**LIST OF TASKS**.
1 - In the passage on miRNA sensing, how much higher was HCV IRES expression in Huh7 cells than in HEK293 cells?
2 - Write out the passage on miRNA sensing from "We then examined" up to and including "as previously reported20.".

------ GIVEN TEXT ------

After characterizing our MITA and MITR design with exogenous miRNA mimics, we then sought to employ MITA to sense endogenous miRNA. We designed miRBS complementary to miR-21, a miRNA that is highly expressed in most cancer cells, such as Huh7 but not in HEK293 (Supplementary Fig. 3a, b). Since IRES usually differs in the basal expression among different cell lines4, and we indeed found that HCV IRES showed 1.2–1.5 times higher expression in Huh7 than in HEK293 when these cells were transfected with our bicistronic reporter plasmids (Supplementary Fig. 1f, g). Hence, we normalized the reporter tagBFP expression by nIRES or rIRES expression in different cell lines to eliminate the inherent difference of IRES expression between these cell lines, which allowed us to exclusively illustrate the individual impact of our engineering strategies on IRES translation.

We then examined the normalized tagBFP translation of all three types of MITA in Huh7 and HEK293 cells (Fig. 3g, Supplementary Fig. 4a, b). As a result, all MITAs showed higher MFI of tagBFP in Huh7 than HEK293, and TL16, SL3 and AJ2 exhibited the highest fold changes (up to 3-fold). Interestingly, SL5, SL6, AJ4, and AJ5 showed higher MFI of tagBFP compared with rIRES, probably because the Ago proteins enhanced the translation initiation activity of HCV IRES as previously reported20.

To rule out the possibility that the designed MITAs’ structural changes could be induced by intracellular context instead of target miRNAs, we transfected each version of exogenous miR-FF4 responsive MITA plasmid constructs into HEK293 and Huh7 cells without the co-transfection of miR-FF4 mimics (Supplementary Fig. 4c). The differential expressions of MITAs comprising non-target miRBS (i.e., miR-FF4 binding sites) between the HEK293 and Huh7 were similar to the inherent IRES expression difference between HEK293 and Huh7, contrasting with the differential expression pattern of miR-21 responsive MITAs. These results indicated that our MITA design was not modulated by the cellular context. To verify the miRNA specificity of our miR-21 responsive MITAs design, we tested miR-21 responsive MITAs by introducing miR-21 inhibitors in Huh7 and miR-21 mimics in HEK293 (Supplementary Fig. 4d, e). The results showed a decrease in tagBFP reporter expression with miR-21 inhibitor co-transfection in Huh7, and an increase in tagBFP reporter expression with miR-21 mimics co-transfection in HEK293. These results confirmed the specificity of our miR-21 responsive MITA design. In addition to Huh7 cells, we also tested the performance of miR-21-responsive MITAs in HeLa cells, another cancer cell line exhibiting high miR-21 activity21 (Supplementary Fig. 4f). Consistent with our observations in Huh7 cells, miR-21 responsive MITAs also exhibited higher tagBFP reporter expression in HeLa cells than in HEK293 cells. To further explore our MITA design’s capacity to respond to a diverse range of miRNA signals, we employed another endogenous miRNA, miR-18a, which showed high activity in HEK293 but low activity in Huh7 cells (Supplementary Fig. 3a, b). The results showed that the tagBFP reporter expression was higher in HEK293 cells than that in Huh7 cells (Fig. 3h, Supplementary Fig. 4g, h). Given the opposite miRNA activity levels of miR-18a and miR-21 in HEK293 and Huh7 cells, the reversed tagBFP differential expression patterns of corresponding designs of miR-18a-responsive and miR-21-responsive MITAs provided further evidence for the applicability of our MITA design for detecting diverse miRNA signals.

------ ENTRIES PROVIDED ------

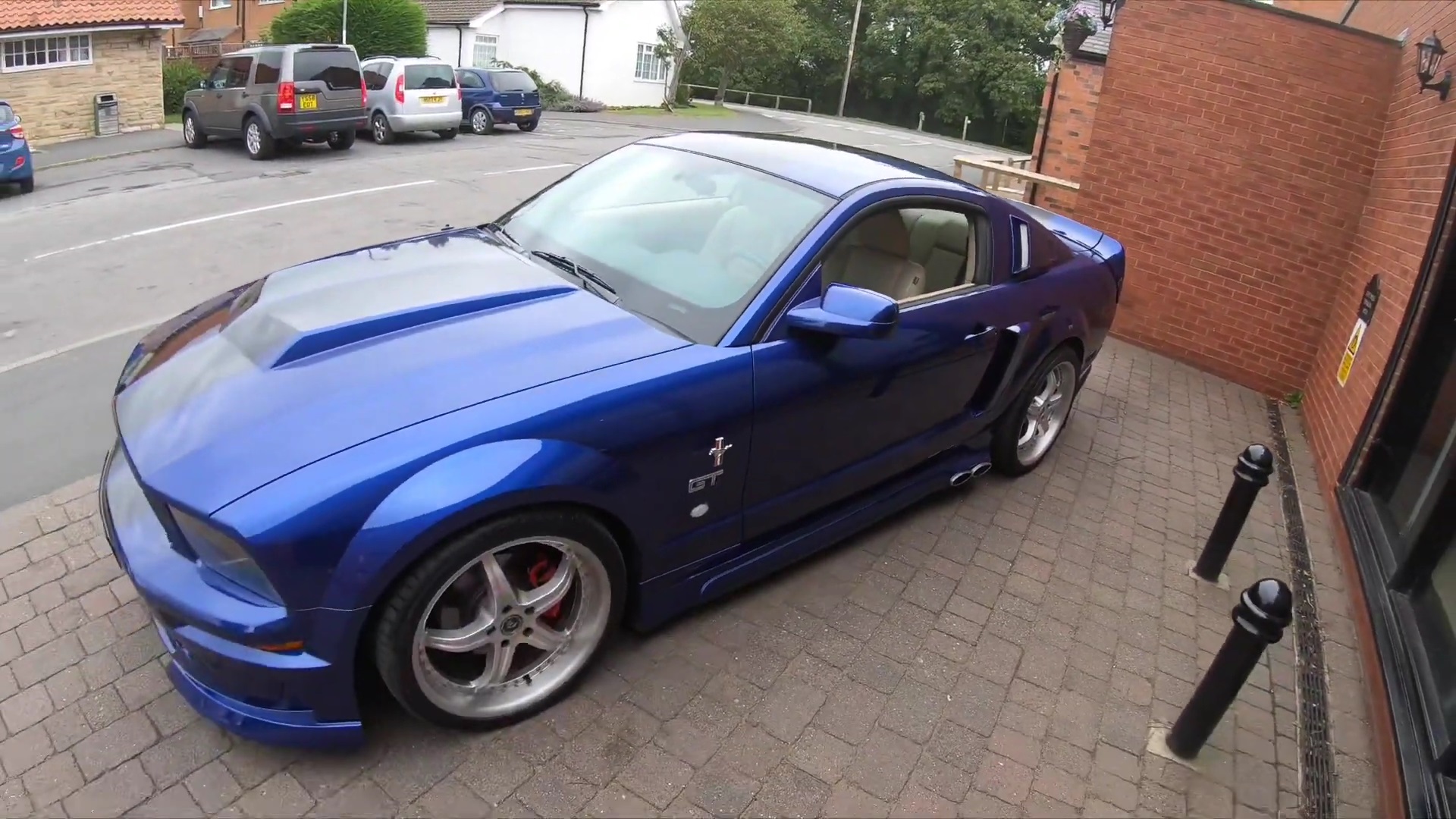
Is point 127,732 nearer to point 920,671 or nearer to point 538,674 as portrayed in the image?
point 538,674

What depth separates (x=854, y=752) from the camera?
9.72 ft

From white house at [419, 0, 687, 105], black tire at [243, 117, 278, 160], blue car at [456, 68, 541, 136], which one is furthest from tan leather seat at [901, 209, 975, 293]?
white house at [419, 0, 687, 105]

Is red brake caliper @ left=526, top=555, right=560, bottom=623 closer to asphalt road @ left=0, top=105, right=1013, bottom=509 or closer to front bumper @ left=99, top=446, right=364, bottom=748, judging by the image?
front bumper @ left=99, top=446, right=364, bottom=748

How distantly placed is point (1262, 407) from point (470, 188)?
9977 mm

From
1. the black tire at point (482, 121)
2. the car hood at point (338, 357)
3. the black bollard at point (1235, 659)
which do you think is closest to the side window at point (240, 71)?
the black tire at point (482, 121)

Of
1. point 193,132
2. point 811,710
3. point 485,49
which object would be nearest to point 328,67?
point 193,132

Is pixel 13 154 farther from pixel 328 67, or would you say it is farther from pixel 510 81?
pixel 510 81

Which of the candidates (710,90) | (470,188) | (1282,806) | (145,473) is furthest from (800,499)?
(710,90)

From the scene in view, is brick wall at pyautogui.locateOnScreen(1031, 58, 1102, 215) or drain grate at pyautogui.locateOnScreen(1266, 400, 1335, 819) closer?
drain grate at pyautogui.locateOnScreen(1266, 400, 1335, 819)

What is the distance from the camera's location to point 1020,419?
476 cm

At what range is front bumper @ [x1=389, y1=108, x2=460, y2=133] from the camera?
1827 centimetres

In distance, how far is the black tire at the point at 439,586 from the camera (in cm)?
248

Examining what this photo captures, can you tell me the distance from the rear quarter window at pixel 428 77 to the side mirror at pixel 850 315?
681 inches

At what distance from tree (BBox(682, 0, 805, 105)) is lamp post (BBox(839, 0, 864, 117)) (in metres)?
8.64
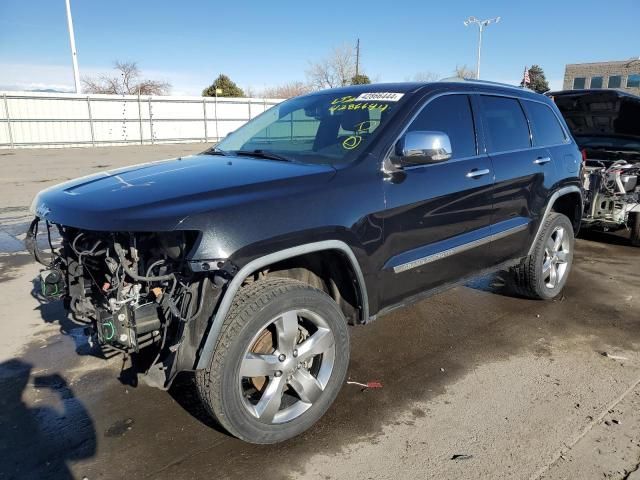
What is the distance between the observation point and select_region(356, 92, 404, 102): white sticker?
3490 millimetres

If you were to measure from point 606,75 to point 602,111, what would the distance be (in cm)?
5243

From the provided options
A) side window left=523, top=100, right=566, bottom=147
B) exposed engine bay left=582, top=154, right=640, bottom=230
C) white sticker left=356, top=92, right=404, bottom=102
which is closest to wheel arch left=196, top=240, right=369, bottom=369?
white sticker left=356, top=92, right=404, bottom=102

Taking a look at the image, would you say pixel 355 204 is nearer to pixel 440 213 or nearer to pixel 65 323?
pixel 440 213

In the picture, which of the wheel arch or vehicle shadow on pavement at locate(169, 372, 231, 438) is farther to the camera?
vehicle shadow on pavement at locate(169, 372, 231, 438)

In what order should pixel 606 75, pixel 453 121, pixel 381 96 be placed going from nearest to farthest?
A: pixel 381 96 → pixel 453 121 → pixel 606 75

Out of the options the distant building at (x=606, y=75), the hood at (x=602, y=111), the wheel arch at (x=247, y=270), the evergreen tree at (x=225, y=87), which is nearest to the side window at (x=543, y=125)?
the wheel arch at (x=247, y=270)

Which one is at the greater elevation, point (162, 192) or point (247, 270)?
point (162, 192)

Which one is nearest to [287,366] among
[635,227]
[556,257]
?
[556,257]

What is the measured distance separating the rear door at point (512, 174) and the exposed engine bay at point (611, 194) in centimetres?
273

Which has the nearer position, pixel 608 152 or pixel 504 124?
pixel 504 124

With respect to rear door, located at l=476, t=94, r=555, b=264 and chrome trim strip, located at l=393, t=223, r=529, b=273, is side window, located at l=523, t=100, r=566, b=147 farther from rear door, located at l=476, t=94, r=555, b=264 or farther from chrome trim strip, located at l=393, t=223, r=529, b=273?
chrome trim strip, located at l=393, t=223, r=529, b=273

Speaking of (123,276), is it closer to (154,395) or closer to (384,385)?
→ (154,395)

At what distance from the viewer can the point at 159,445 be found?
2789 millimetres

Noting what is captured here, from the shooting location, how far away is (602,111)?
7.38 m
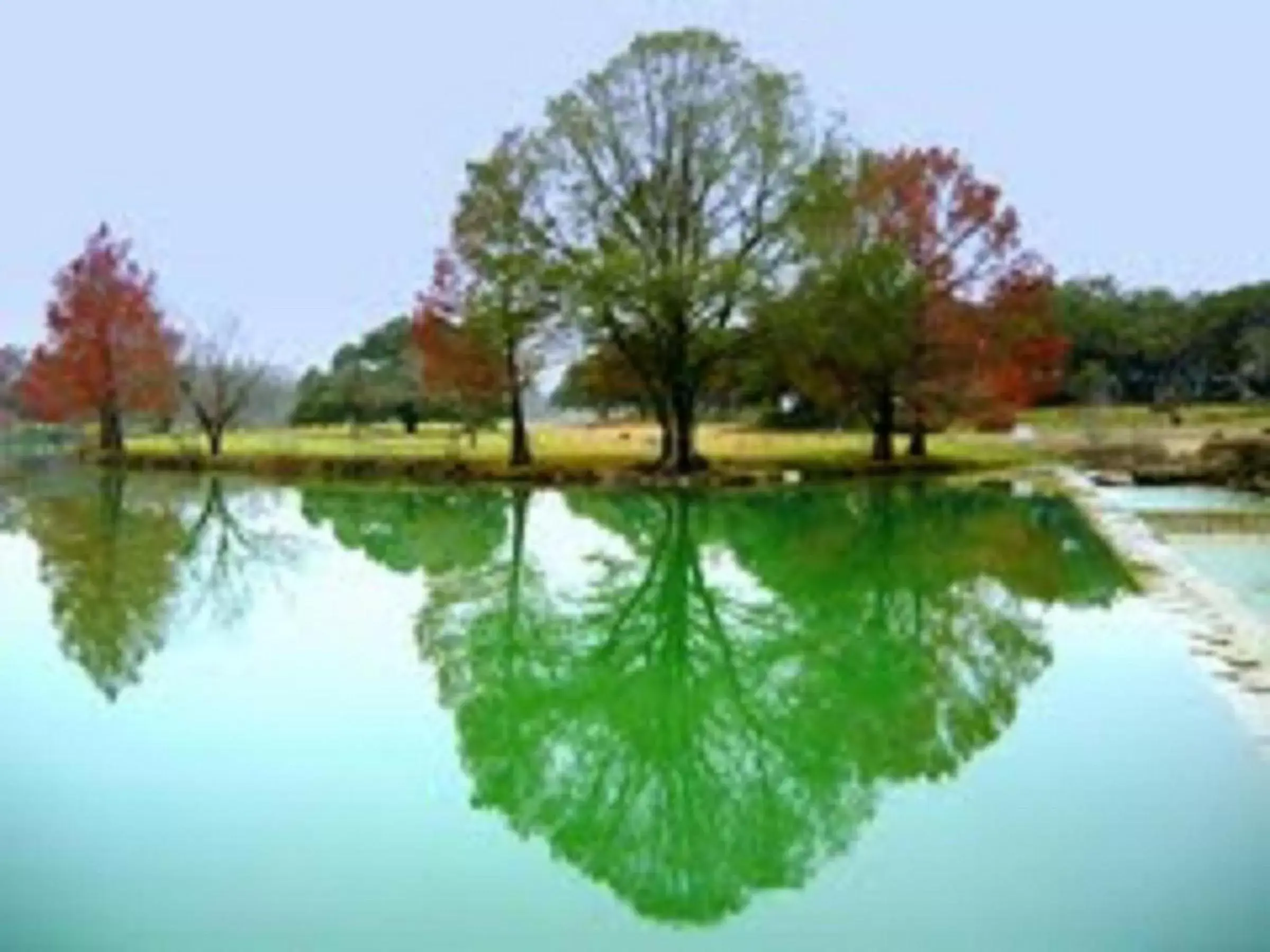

------

**EXERCISE SOLUTIONS**.
1 - 1.2–1.5 times higher

2 -
We then examined the normalized tagBFP translation of all three types of MITA in Huh7 and HEK293 cells (Fig. 3g, Supplementary Fig. 4a, b). As a result, all MITAs showed higher MFI of tagBFP in Huh7 than HEK293, and TL16, SL3 and AJ2 exhibited the highest fold changes (up to 3-fold). Interestingly, SL5, SL6, AJ4, and AJ5 showed higher MFI of tagBFP compared with rIRES, probably because the Ago proteins enhanced the translation initiation activity of HCV IRES as previously reported20.